課題一覧:
A – 本文の「やめようと思ったが、だれが何」から「この日の取材で唯一、もっとも感動した瞬間だった。」までを、一字一句違えずにそのまま繰り返してください。
B – 本文で筆者が〝街路樹の味方〟として参加・取材することにしたのはなぜか、本文に書かれた理由に沿って1〜3文で説明してください。

+++ 本文

やめようと思ったが、だれが何をやろうとやらまいと、人の行動はすべて政治的にならざるを得ない。小生のように政治に背を向ける「非政治」、あるいは逃げる「反政治」もまた「非政治」「反政治」の色彩を帯びる。
なので、〝街路樹の味方〟として参加・取材することにした。質はともかく「街路樹が泣いている」の記事へのアクセス数は数十万件に達している。見出しは独り歩きし、あちこちに採用されている。見出しそのものには著作権などない。結構なことだ。
イベントは予想通りだった。あるいはと思っていた、都知事選挙に出馬している蓮舫氏も飛び入り参加し、「神宮外苑再開発は立ち止まり、都民投票でその是非を問いましょう」などと演説をぶち、参加者の喝さいを浴びた。
著名人のスピーチは、小生の心を揺るがすまでには至らなかった。和して同ぜず。外苑の樹木伐採に反対するのは基本的に賛成だが、的外れのトークもあった(記者はすべて伐採するなとは言っていない。樹木を避けて開発することは可能だと思っている)。
こんなことを明かしたら、主催者や参加者に袋叩きにあうだろうが、取材しながら、人気ブログ「融通無碍」のブロガー長谷田一平氏と「日高屋」で早く飲みたいとずっと考えていた。
イベント開始から2時間くらい経過したころだ。やっと解放される時間だ。中高年ばかりの参加者(とはいえ、外苑の巨木と比べたらせいぜい幼木かやっと成木になったころに過ぎない)の中から若い女性がすくっと立ち上がり、「大学4年生です。もう泣けそうです。生まれてきてからずっと未来に不安を抱えてきましたが、皆さんのお話を聞き、希望の光が見えてきました。弱い人に目を向ける政治にしないといけない。幸せに生き、(樹木を守る)都民の権利が奪われてはならない。選挙に行って社会を買えましょう」と語った・
この日の取材で唯一、もっとも感動した瞬間だった。

++++++
+++ データ欄

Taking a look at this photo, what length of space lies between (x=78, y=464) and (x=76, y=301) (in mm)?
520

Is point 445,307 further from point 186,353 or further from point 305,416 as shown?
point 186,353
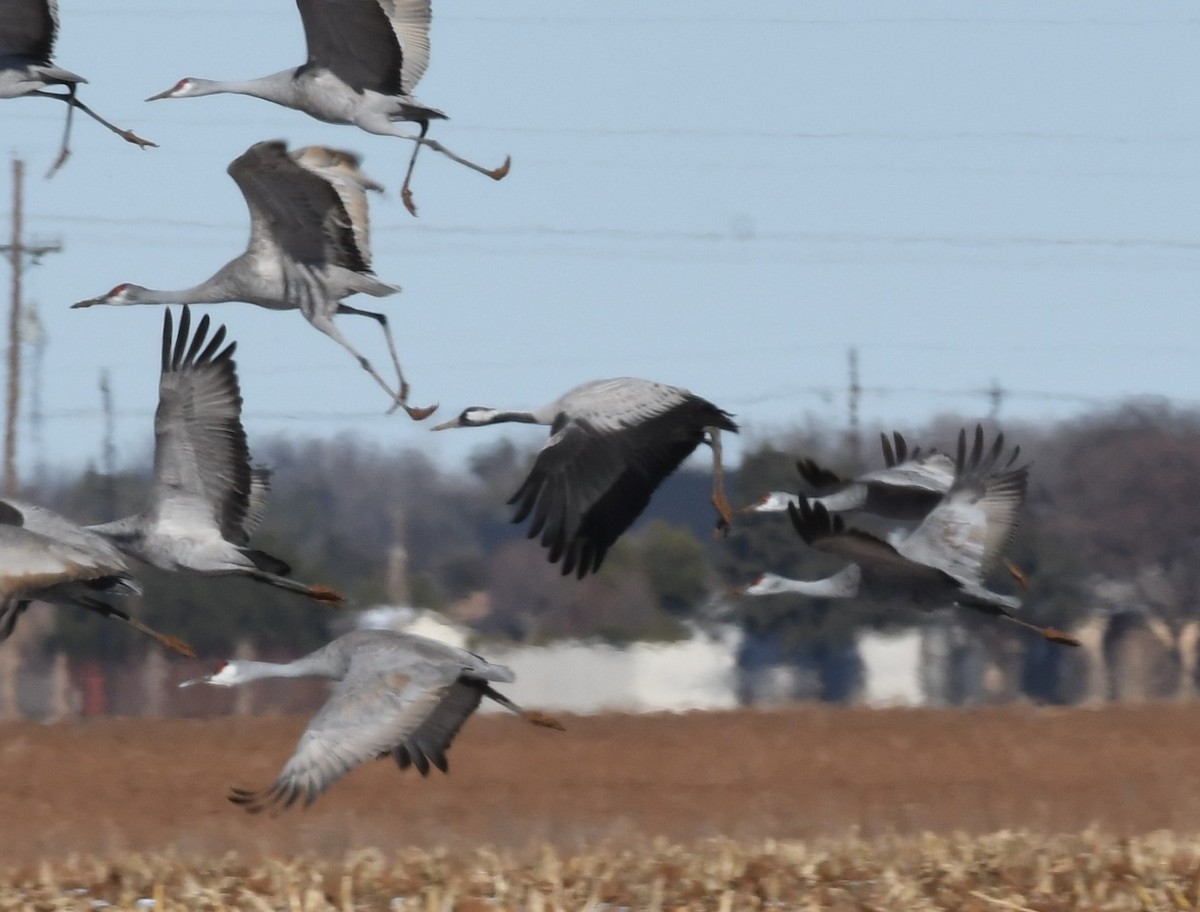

++++++

課題ごとの解答:
A –
やめようと思ったが、だれが何をやろうとやらまいと、人の行動はすべて政治的にならざるを得ない。小生のように政治に背を向ける「非政治」、あるいは逃げる「反政治」もまた「非政治」「反政治」の色彩を帯びる。
なので、〝街路樹の味方〟として参加・取材することにした。質はともかく「街路樹が泣いている」の記事へのアクセス数は数十万件に達している。見出しは独り歩きし、あちこちに採用されている。見出しそのものには著作権などない。結構なことだ。
イベントは予想通りだった。あるいはと思っていた、都知事選挙に出馬している蓮舫氏も飛び入り参加し、「神宮外苑再開発は立ち止まり、都民投票でその是非を問いましょう」などと演説をぶち、参加者の喝さいを浴びた。
著名人のスピーチは、小生の心を揺るがすまでには至らなかった。和して同ぜず。外苑の樹木伐採に反対するのは基本的に賛成だが、的外れのトークもあった(記者はすべて伐採するなとは言っていない。樹木を避けて開発することは可能だと思っている)。
こんなことを明かしたら、主催者や参加者に袋叩きにあうだろうが、取材しながら、人気ブログ「融通無碍」のブロガー長谷田一平氏と「日高屋」で早く飲みたいとずっと考えていた。
イベント開始から2時間くらい経過したころだ。やっと解放される時間だ。中高年ばかりの参加者(とはいえ、外苑の巨木と比べたらせいぜい幼木かやっと成木になったころに過ぎない)の中から若い女性がすくっと立ち上がり、「大学4年生です。もう泣けそうです。生まれてきてからずっと未来に不安を抱えてきましたが、皆さんのお話を聞き、希望の光が見えてきました。弱い人に目を向ける政治にしないといけない。幸せに生き、(樹木を守る)都民の権利が奪われてはならない。選挙に行って社会を買えましょう」と語った・
この日の取材で唯一、もっとも感動した瞬間だった。

B – だれが何をしようとしまいと、人の行動はすべて政治的にならざるを得ないからです。政治に背を向ける「非政治」や逃げる「反政治」もまた、それぞれの色彩を帯びてしまいます。そのため、筆者はやめようと思いながらも、街路樹の味方として参加・取材することにしました。